Thanks for creating this! It's been on the mental to-dos for some time. We definitely need some means to better monitor the whole pipeline. Usually, by the time we get around to looking into it, the issue magically fixed itself. The error logs don't usually reveal much either. I know that if the bot dies, it restarts on its own within 10 minutes. It is somewhat rare that we actually have to manually kill the bot and restart it (the most recent incident is an example where manual intervention was needed). This leads me to believe that perhaps sometimes there just really are periods that long without any copyvios? But it could also be the Turnitin service itself, or any number of other things. It's hard to pinpoint when there are three completely separate components (Turnitin, the bot, and the web application). We do have monitoring on the web app, at least, see https://stats.uptimerobot.com/BN16RUOP5/784331770

@MusikAnimal May I suggest you a quick temporary solution: as I see uptimerobot monitors only the website uptime, not its content. To have it trigger alerts when no new entries are detected since some time, you can add a special endpoint in the webservice to serve GOOD or BAD keywords. This healtcheck would be defined by sql query "does there any new entry in last 4 hours for each wiki". Uptimerobot can be configured to assert the presence of a unique keyword: in this case you can minitor the presence of GOOD one in the healtcheck. If no new entries are added you'll then receive an alert. That solve this task, but in a hacky way, I agree.

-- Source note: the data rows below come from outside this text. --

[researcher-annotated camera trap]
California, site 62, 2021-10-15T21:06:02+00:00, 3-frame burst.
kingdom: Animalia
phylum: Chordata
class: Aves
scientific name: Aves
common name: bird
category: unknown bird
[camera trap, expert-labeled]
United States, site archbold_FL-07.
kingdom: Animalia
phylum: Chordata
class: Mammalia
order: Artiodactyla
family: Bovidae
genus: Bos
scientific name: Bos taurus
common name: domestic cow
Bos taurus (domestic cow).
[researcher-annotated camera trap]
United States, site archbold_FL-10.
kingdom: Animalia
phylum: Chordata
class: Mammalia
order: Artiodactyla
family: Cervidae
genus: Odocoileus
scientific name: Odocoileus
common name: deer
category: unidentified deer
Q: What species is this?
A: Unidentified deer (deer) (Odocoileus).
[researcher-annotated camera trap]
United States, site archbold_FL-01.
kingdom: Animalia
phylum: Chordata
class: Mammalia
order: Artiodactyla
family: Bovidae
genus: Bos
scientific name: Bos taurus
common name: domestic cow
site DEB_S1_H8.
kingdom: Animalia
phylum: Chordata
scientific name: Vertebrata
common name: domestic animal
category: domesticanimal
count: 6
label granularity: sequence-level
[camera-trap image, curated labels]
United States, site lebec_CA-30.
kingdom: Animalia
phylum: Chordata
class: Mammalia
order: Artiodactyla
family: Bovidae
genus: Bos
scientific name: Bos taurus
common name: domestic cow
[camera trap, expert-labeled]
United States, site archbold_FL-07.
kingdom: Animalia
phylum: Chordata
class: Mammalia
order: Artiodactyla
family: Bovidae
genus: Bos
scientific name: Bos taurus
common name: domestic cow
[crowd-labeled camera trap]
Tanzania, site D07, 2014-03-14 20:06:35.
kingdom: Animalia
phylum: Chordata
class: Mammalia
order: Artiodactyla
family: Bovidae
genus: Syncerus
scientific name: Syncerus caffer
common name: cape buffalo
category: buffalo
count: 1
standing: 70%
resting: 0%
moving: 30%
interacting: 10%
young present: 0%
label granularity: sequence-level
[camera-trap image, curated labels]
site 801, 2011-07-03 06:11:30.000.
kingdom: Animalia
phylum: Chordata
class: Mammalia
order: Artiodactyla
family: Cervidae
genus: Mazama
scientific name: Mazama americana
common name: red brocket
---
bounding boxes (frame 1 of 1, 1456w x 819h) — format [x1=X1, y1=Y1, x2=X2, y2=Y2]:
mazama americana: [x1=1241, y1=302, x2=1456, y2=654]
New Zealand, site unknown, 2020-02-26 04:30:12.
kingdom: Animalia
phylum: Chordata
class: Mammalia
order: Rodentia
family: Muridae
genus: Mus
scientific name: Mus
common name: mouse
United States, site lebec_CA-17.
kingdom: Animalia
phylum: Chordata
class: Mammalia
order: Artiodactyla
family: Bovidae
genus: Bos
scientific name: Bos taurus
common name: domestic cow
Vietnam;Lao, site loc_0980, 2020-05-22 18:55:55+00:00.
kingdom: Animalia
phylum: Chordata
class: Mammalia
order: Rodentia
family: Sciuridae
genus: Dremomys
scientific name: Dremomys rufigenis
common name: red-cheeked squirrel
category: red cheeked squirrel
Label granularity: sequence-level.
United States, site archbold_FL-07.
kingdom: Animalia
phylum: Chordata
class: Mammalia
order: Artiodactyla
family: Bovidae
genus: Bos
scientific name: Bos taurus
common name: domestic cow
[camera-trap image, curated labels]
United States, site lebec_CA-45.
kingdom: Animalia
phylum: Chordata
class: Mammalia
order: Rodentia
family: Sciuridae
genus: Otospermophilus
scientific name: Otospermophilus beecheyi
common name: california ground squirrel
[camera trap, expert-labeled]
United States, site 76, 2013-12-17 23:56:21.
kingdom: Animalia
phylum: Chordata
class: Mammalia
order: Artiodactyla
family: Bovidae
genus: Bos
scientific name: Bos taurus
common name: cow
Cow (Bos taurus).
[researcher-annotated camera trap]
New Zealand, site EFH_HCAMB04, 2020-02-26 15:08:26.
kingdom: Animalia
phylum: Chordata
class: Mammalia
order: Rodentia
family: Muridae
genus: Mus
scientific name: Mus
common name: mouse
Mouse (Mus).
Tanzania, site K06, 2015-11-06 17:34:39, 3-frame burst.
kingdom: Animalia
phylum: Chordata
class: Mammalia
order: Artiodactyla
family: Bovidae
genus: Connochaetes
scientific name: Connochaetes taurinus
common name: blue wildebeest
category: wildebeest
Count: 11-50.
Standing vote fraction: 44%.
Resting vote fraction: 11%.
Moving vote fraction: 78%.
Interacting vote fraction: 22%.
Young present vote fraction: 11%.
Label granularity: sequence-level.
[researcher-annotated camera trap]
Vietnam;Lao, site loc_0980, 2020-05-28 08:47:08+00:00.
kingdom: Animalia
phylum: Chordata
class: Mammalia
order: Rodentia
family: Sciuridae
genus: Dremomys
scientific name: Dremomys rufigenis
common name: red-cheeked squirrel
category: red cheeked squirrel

In my opinion uptimerobot is a good temporary solution, but on an external platform. But sadly without central monitoring for tool platform (T53434: Establish an internal system or a recommended external system for monitoring user-created Toolforge web services) that looks the only way to solve this need for me.

To have it trigger alerts when no new entries are detected since some time, you can add a special endpoint in the webservice to serve GOOD or BAD keywords. This healtcheck would be defined by sql query "does there any new entry in last 4 hours for each wiki"

Clever! Yes we could do this, and make use of our existing UptimeRobot service, returning a 500-level error when there hasn't been much activity. I'll look into this soon.

I can modify the bot to give some indication on the last titles/edits requests to turnin, or the last turnin response.
Just let me know what would be easiest to monitor

This is live on the staging tool. There are two URL params that can be passed, lang (default en) and offset (default 4), where offset is the number of hours.

Examples:

ARamirez_WMF changed the subtype of this task from "Task" to "Deadline".

This is now live. Maintainers of CopyPatrol should get an email when there are no cases younger than 4 hours old. @Diannaa you no longer need to ping us, but I'm not saying you can't, because of course you still can :) I should also point out that it seems you work on a slightly earlier schedule than most of us here at CommTech, and historically by the time I wake up the bot had fixed itself. But at least now we have some automation in place and may be able to catch things earlier. The next step obviously is to figure out why it keeps going down and what we can do to mitigate it. More on that soon, I hope!

There's nothing to QA here so I think this task I think can be resolved.